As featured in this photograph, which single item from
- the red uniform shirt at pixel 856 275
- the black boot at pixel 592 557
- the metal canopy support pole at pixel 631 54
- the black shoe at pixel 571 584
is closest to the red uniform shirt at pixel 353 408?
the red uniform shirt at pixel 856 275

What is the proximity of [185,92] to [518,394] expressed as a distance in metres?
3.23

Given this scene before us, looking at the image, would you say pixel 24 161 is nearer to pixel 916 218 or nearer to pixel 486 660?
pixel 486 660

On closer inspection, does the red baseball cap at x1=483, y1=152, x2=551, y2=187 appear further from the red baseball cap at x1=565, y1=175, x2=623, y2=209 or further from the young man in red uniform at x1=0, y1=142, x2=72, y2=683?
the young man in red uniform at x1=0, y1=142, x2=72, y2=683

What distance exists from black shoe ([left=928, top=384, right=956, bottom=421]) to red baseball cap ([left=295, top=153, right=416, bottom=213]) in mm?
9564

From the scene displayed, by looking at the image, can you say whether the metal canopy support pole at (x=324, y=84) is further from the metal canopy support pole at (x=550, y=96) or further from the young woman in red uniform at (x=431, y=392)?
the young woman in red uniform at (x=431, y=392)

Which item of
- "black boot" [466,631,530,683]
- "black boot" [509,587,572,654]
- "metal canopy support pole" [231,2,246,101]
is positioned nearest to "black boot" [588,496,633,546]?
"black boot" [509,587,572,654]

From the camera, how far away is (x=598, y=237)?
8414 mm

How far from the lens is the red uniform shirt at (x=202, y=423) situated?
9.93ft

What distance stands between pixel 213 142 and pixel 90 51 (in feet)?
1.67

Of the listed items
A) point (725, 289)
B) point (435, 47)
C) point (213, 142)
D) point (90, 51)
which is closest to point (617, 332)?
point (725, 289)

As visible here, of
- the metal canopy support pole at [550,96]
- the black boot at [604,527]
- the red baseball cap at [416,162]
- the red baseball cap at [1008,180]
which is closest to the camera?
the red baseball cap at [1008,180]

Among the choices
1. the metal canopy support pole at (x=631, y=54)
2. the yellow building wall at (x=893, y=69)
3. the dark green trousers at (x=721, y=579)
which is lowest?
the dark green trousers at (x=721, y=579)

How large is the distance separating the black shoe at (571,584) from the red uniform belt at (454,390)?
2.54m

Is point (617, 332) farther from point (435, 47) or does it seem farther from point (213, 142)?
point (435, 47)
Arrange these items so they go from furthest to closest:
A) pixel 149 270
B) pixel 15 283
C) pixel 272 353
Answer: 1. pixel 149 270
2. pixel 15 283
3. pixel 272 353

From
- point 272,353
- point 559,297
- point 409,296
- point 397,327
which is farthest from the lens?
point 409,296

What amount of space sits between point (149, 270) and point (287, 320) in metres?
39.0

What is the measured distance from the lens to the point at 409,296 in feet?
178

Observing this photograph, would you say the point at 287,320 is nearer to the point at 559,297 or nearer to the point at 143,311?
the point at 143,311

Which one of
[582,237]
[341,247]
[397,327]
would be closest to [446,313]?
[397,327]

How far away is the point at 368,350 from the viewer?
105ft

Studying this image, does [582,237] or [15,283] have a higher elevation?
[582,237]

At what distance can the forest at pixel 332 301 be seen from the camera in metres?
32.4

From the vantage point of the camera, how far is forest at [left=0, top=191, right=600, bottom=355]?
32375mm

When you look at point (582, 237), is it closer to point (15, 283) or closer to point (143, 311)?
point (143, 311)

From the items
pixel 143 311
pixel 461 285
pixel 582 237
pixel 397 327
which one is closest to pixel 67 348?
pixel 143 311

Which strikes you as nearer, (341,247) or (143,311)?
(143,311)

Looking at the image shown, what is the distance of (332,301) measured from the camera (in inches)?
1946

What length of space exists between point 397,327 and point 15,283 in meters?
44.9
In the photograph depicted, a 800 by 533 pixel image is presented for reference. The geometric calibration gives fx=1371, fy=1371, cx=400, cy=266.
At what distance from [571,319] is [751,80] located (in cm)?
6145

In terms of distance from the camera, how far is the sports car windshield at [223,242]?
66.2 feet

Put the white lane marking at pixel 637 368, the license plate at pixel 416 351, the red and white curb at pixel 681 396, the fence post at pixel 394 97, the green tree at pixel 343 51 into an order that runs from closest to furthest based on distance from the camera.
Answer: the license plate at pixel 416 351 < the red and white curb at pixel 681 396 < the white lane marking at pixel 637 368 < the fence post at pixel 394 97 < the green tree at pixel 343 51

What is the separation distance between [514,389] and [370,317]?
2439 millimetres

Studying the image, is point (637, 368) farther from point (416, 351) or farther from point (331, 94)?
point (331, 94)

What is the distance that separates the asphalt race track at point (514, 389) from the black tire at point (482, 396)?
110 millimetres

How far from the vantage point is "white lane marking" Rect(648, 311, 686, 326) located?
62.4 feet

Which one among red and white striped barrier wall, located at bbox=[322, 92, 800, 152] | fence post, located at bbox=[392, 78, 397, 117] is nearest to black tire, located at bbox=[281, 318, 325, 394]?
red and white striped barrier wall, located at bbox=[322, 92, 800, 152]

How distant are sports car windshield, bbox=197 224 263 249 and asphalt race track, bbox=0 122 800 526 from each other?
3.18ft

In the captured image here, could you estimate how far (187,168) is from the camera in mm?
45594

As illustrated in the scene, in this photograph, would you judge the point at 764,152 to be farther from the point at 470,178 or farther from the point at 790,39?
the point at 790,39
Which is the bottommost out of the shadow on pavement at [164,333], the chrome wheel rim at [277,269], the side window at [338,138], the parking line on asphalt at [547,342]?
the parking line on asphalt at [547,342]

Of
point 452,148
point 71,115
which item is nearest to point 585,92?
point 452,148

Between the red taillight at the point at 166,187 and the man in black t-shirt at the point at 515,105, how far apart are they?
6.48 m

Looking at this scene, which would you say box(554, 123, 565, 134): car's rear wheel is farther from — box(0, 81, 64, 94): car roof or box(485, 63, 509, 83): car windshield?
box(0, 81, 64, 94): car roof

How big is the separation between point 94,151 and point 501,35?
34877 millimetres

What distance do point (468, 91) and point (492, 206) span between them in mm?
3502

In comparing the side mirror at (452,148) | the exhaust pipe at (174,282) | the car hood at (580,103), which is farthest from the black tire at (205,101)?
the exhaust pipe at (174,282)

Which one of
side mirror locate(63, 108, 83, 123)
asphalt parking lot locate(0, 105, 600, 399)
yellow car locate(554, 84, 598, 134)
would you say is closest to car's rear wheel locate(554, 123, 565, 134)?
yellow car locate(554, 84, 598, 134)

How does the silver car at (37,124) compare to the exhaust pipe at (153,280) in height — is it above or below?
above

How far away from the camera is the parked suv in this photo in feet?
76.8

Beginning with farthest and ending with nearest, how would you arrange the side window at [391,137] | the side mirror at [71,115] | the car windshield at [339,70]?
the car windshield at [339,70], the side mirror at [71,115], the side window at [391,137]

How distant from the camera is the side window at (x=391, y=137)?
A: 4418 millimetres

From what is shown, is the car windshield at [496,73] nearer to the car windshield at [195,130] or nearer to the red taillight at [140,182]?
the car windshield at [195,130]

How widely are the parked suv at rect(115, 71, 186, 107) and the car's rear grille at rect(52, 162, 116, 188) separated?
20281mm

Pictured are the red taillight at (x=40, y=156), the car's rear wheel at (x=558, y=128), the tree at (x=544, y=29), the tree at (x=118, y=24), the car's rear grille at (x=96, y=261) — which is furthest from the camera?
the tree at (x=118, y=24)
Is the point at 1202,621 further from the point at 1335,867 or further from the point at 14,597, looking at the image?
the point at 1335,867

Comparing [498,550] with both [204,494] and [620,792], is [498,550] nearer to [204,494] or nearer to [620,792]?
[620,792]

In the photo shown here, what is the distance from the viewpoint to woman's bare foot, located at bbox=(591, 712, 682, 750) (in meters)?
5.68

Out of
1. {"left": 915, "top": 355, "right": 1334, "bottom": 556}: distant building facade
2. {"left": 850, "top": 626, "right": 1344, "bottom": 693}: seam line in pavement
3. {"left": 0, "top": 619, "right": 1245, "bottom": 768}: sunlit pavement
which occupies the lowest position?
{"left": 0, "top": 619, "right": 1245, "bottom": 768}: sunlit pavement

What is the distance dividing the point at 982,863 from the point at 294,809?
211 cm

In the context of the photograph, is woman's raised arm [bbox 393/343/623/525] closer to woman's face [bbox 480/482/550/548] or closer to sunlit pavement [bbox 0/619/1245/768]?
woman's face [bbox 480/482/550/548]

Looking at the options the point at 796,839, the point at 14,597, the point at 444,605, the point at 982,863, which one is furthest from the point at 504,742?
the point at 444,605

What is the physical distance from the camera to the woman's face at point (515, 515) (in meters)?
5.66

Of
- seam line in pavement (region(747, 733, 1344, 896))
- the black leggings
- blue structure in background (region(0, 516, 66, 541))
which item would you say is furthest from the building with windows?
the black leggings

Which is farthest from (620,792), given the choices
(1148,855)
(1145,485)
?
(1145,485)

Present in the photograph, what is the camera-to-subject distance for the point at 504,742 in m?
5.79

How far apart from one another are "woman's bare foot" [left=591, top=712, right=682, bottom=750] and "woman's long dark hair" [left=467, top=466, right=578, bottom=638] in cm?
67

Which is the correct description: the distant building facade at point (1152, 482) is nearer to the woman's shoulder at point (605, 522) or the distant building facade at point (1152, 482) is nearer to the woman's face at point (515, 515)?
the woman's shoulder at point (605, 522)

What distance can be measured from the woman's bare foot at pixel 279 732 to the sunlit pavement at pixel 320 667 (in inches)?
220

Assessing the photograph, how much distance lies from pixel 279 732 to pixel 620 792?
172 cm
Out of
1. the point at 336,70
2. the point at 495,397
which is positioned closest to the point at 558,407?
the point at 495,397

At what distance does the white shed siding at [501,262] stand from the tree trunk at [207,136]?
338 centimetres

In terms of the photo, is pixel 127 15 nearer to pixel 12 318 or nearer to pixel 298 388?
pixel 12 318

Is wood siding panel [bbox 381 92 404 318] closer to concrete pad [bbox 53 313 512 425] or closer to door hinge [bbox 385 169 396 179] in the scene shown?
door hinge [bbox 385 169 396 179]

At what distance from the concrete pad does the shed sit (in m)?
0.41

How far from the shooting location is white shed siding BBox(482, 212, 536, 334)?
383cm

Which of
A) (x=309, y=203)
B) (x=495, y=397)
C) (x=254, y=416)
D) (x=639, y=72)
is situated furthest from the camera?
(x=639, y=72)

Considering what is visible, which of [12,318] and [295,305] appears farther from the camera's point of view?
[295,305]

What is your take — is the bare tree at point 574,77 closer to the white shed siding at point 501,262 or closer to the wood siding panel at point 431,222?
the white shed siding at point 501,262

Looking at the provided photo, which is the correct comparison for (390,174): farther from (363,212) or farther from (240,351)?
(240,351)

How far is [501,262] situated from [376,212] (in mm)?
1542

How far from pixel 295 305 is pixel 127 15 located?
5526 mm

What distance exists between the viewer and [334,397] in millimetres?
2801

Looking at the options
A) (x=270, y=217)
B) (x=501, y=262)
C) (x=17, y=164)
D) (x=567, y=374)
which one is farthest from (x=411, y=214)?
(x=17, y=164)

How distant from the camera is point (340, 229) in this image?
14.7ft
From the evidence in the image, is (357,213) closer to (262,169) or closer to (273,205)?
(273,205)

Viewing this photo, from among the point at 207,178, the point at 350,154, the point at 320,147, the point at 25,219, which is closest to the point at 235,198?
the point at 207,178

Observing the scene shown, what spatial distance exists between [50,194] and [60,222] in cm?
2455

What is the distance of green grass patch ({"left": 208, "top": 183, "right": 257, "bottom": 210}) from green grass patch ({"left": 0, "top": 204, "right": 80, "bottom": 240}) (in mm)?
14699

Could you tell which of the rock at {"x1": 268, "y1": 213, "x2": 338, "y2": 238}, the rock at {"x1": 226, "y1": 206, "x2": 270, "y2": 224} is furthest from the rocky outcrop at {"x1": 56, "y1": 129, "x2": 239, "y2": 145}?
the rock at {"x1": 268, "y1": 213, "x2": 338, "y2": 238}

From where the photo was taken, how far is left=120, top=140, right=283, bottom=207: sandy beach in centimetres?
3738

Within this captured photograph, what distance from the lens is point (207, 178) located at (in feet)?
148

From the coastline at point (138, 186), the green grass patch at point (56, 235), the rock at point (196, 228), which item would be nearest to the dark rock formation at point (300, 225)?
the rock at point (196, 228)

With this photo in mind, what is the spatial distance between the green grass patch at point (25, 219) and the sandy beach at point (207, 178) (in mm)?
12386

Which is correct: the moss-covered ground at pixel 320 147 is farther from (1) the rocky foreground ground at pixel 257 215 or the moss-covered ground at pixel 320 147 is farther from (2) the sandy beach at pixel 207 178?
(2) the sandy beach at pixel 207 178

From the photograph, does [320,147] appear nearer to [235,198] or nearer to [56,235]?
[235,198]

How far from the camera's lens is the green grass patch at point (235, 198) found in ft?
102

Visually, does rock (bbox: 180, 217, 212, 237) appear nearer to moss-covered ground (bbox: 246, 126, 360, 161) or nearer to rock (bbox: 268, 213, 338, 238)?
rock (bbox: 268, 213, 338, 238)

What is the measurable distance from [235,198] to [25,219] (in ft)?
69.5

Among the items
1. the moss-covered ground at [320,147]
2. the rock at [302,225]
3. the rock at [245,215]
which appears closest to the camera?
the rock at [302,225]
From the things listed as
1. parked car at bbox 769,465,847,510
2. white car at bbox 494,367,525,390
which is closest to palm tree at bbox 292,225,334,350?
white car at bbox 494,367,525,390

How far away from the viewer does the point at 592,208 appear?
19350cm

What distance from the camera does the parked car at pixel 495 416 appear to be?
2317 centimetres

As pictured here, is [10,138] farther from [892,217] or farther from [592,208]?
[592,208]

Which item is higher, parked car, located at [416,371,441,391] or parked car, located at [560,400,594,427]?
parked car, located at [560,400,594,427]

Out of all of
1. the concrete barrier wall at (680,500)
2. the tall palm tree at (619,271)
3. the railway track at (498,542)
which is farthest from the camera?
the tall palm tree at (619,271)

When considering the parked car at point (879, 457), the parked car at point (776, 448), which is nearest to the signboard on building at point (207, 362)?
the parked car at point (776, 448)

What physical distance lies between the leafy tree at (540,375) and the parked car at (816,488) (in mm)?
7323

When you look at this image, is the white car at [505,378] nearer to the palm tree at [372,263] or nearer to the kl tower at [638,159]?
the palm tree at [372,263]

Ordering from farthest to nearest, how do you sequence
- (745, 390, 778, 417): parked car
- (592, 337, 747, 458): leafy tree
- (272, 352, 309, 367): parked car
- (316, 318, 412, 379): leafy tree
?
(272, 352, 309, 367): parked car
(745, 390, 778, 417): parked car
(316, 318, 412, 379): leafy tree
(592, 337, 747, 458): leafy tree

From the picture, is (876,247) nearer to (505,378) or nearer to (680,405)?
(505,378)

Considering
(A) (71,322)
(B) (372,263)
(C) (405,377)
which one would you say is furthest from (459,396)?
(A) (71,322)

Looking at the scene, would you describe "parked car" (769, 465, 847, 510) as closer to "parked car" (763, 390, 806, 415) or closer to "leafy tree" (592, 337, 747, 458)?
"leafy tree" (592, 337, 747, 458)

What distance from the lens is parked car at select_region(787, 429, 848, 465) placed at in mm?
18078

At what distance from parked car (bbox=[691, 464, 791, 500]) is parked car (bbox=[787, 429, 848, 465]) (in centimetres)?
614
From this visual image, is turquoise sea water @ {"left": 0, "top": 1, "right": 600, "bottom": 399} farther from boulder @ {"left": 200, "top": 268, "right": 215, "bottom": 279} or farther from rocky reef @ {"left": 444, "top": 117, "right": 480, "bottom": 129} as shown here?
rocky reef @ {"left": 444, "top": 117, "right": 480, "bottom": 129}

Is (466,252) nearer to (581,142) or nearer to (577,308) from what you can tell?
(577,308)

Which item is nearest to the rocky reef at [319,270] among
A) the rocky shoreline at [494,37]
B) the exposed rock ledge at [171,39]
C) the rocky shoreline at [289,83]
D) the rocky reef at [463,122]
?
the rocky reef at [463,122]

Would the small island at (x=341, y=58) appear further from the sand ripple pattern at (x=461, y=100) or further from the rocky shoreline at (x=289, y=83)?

++++++++++++++++++++

WHAT IS EXPECTED ->
Print from the line containing "Looking at the scene, would" to the last line above, exactly as written.

FULL OUTPUT ->
Looking at the scene, would you describe "parked car" (769, 465, 847, 510) as closer to "parked car" (763, 390, 806, 415) or closer to "leafy tree" (592, 337, 747, 458)?
"leafy tree" (592, 337, 747, 458)

What distance from the lens is parked car at select_region(787, 429, 848, 465) placed at in mm?
18078

At what distance from parked car (bbox=[691, 464, 791, 500]) is parked car (bbox=[787, 429, 848, 465]) (in centimetres)?
614
From this visual image, is turquoise sea water @ {"left": 0, "top": 1, "right": 600, "bottom": 399} farther from boulder @ {"left": 200, "top": 268, "right": 215, "bottom": 279} or farther from rocky reef @ {"left": 444, "top": 117, "right": 480, "bottom": 129} as shown here?
rocky reef @ {"left": 444, "top": 117, "right": 480, "bottom": 129}

Is (466,252) nearer to (581,142) or nearer to (577,308) from what you can tell?
(577,308)

Which item is nearest to the rocky reef at [319,270] among
A) the rocky shoreline at [494,37]
B) the exposed rock ledge at [171,39]
C) the rocky shoreline at [289,83]
D) the rocky reef at [463,122]
?
the rocky reef at [463,122]

Would the small island at (x=341, y=58) appear further from the sand ripple pattern at (x=461, y=100) or further from the rocky shoreline at (x=289, y=83)?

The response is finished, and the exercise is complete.